Por Felipe Imperiano

imperiano052013O Iraque, historicamente, é um player importante na indústria mundial de petróleo. Ele foi membro fundador da OPEP e um dos primeiros a nacionalizar suas reservas, em 1961. Adicionalmente, a sua política de exportação de petróleo foi, por mais de 30 anos, elemento chave na formação do preço e oferta mundiais.

O país tem a quinta maior reserva provada de petróleo e a décima terceira de gás natural e bom potencial para novas descobertas (IEA, 2012). Especialistas estimam que, com a retomada dos investimentos, as reservas provadas iraquianas poderiam rapidamente atingir cerca de 200 bilhões de barris[i]. Só em 2011, as reservas provadas de petróleo e gás cresceram respectivamente 24,4% e 13,1% (BP, 2012). Isso marca um contraponto com as décadas de 1990 e 2000, como pode ser visto no Gráfico 1, quando as reservas provadas de petróleo e gás se mantiveram relativamente estáveis em virtude de baixos investimentos, conflitos armados e sanções econômicas. 

Gráfico 1: Reservas provadas de petróleo e gás iraquianas entre 1980 e 2011

imperiano052013a

Fonte: Elaboração própria a partir dos dados da (BP, 2012)

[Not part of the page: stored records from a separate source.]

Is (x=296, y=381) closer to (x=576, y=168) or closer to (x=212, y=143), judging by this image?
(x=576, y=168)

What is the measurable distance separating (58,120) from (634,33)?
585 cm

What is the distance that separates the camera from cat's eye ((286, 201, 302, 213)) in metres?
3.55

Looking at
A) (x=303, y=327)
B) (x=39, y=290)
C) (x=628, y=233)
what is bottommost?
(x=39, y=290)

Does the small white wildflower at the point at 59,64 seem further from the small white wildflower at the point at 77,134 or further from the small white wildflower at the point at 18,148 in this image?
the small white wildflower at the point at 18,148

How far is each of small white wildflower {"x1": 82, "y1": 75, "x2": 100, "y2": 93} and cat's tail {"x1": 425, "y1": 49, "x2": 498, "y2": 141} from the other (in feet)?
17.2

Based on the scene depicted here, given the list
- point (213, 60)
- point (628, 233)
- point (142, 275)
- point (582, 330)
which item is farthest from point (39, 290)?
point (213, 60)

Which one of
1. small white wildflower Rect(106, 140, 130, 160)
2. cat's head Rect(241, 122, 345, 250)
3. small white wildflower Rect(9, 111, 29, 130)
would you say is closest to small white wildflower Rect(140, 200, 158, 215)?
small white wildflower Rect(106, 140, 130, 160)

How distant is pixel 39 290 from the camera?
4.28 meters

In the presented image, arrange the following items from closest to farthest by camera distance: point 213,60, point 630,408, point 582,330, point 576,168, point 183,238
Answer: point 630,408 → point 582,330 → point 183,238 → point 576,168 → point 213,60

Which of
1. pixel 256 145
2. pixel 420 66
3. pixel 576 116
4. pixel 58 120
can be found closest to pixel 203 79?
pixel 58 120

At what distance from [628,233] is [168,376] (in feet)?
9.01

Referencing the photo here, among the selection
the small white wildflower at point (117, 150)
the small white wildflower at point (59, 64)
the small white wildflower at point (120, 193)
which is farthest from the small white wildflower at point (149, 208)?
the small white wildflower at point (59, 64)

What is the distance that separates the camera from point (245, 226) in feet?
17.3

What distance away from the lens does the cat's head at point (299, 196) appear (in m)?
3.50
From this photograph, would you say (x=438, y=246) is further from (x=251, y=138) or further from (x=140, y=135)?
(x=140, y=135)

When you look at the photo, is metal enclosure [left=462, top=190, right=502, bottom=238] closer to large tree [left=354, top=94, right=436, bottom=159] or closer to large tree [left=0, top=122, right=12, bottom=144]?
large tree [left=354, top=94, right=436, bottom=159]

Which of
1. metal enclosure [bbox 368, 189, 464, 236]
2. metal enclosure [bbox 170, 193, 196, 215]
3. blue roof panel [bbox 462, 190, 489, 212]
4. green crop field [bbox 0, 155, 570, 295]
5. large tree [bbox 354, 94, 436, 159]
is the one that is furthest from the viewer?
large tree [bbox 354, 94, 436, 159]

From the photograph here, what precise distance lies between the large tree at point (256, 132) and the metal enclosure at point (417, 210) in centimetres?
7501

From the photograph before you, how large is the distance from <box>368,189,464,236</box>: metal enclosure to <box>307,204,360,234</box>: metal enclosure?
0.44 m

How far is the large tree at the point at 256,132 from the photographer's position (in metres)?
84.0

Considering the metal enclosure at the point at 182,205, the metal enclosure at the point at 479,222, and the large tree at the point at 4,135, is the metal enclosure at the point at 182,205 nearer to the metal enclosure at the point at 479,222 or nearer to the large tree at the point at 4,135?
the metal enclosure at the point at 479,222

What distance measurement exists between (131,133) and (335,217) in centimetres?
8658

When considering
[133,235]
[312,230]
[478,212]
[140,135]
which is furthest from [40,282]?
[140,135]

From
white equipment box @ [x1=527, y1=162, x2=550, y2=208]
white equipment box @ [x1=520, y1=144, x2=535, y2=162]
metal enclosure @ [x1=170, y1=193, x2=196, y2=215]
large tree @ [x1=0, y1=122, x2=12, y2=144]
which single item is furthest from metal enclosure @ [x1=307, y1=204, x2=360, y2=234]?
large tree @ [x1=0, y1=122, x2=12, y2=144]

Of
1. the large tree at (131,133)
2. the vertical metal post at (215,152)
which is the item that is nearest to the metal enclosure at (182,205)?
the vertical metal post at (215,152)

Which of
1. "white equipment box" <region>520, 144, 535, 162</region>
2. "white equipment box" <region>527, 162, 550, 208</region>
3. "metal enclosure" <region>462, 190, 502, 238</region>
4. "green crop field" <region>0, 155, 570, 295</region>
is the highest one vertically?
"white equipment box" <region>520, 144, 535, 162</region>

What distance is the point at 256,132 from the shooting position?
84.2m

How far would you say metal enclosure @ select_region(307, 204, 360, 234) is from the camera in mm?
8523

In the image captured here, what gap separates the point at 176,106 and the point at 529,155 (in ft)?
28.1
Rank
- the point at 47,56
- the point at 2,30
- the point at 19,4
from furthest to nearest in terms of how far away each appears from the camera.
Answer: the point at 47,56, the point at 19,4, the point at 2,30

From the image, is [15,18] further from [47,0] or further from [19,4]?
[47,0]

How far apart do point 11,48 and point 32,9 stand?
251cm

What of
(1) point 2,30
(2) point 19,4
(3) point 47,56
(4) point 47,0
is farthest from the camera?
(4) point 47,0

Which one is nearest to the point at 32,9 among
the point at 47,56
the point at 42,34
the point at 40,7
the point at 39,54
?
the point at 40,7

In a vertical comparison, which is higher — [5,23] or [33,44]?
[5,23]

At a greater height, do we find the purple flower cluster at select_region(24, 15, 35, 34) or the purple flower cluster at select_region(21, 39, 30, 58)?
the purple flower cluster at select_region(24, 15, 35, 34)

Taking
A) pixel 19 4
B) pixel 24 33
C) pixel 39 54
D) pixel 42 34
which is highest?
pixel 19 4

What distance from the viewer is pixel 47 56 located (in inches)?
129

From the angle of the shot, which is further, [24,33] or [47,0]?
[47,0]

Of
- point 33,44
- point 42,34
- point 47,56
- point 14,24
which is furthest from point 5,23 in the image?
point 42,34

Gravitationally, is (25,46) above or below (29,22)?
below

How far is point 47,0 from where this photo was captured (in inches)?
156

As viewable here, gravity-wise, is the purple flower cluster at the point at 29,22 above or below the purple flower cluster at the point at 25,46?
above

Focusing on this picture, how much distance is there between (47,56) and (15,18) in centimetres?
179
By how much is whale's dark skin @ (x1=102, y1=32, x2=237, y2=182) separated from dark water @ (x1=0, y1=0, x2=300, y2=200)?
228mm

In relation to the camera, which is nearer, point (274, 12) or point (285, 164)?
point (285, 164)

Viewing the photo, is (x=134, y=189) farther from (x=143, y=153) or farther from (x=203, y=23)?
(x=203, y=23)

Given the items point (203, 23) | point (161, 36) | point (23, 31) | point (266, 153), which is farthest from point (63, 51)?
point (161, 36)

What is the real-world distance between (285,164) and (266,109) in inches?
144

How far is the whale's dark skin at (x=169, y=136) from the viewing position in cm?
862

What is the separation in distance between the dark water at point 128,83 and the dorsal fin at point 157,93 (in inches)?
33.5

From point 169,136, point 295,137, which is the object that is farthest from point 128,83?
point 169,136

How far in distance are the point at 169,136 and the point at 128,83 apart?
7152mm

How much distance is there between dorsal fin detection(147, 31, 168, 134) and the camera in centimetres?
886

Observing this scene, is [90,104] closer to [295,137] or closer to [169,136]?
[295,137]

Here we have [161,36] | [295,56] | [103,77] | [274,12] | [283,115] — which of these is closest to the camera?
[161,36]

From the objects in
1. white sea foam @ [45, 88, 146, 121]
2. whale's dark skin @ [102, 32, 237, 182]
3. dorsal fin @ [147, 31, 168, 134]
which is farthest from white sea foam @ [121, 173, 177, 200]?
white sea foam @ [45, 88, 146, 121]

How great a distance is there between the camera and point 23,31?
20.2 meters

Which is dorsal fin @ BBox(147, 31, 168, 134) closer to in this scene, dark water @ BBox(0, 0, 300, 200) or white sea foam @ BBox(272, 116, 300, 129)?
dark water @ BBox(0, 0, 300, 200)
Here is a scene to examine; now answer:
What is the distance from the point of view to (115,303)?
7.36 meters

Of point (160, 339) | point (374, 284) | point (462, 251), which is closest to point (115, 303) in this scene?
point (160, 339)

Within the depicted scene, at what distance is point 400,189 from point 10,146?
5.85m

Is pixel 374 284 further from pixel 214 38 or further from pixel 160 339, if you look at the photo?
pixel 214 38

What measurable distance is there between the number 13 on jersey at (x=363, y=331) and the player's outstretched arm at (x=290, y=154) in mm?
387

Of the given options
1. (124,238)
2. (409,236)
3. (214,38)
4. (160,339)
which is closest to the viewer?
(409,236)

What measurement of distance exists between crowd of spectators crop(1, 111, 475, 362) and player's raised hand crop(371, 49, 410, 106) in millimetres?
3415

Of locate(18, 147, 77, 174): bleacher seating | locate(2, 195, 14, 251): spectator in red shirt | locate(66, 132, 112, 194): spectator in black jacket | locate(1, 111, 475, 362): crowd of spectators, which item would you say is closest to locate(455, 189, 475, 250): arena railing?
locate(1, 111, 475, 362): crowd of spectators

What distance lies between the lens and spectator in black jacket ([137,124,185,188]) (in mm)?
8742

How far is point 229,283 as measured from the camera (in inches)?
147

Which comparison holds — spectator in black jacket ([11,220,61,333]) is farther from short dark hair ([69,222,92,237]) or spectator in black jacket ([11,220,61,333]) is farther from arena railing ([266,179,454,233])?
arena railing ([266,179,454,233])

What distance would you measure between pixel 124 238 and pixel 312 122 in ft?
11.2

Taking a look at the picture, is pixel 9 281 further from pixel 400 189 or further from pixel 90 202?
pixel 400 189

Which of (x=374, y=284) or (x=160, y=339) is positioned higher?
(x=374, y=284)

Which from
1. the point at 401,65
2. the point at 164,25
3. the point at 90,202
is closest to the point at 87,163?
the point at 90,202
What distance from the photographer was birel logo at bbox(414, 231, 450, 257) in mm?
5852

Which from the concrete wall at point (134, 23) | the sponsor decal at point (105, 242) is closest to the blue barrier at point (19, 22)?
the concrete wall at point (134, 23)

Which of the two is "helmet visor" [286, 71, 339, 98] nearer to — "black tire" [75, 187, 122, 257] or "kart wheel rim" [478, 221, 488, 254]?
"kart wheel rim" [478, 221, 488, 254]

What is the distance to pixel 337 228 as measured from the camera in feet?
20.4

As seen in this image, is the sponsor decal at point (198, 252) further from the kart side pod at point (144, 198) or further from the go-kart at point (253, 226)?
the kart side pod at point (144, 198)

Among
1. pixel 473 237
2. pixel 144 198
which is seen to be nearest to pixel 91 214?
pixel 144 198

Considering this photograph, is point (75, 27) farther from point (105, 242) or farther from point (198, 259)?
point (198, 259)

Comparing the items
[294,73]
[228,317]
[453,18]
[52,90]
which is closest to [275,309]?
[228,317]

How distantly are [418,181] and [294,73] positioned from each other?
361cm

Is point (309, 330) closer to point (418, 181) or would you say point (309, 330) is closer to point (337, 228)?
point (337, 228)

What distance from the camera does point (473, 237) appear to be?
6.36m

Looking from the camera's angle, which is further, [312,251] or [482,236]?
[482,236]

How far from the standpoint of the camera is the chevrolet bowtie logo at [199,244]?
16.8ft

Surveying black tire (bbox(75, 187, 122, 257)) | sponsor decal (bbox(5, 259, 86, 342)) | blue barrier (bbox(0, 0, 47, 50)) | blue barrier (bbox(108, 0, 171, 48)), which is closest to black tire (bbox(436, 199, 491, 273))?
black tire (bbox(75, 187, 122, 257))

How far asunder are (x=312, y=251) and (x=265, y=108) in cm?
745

Todas as reservas iraquianas são onshore. Comparado com outras regiões produtoras mundiais, a geologia iraquiana é relativamente simples e seus custos são bem inferiores, o que traz grandes economias de escala para a produção no país (IEA, 2012). O CAPEX de um projeto de desenvolvimento de um novo super campo no Iraque é entre 81% e 86% menor do que o de um campo no Pré-Sal, enquanto o OPEX pode ser até 100% inferior, por exemplo (IEA, 2012).

Cerca de 75% das reservas provadas de gás estão em reservatórios associados, sendo concentrados na região sul do país (IAE, 2012).  Em decorrência dos ganhos mais altos com petróleo e da falta de infraestrutura adequada, em 2008, mais de 40% da produção foi queimada, entretanto a Shell estima que essa queima tenha sido ainda maior, sendo desperdiçado mais de 1 bcf/dia (EIA, 2012). Em 2011, esse percentual subiu para 60% (IEA, 2012). Dada a elevada participação do petróleo na matriz energética iraquiana, o gás tem ganhado maior importância para a geração elétrica à medida que a demanda interna por energia tem crescido (IEA, 2012), assim o governo tem feito esforços para diminuir a queima do gás, como se juntar ao Global Gas Flaring Partnership do Banco Mundial (IEA, 2012) e tem trabalhado em um acordo com a Shell, a fim de implementar um projeto de redução da queima de gás e ofertá-lo internamente (EIA, 2012).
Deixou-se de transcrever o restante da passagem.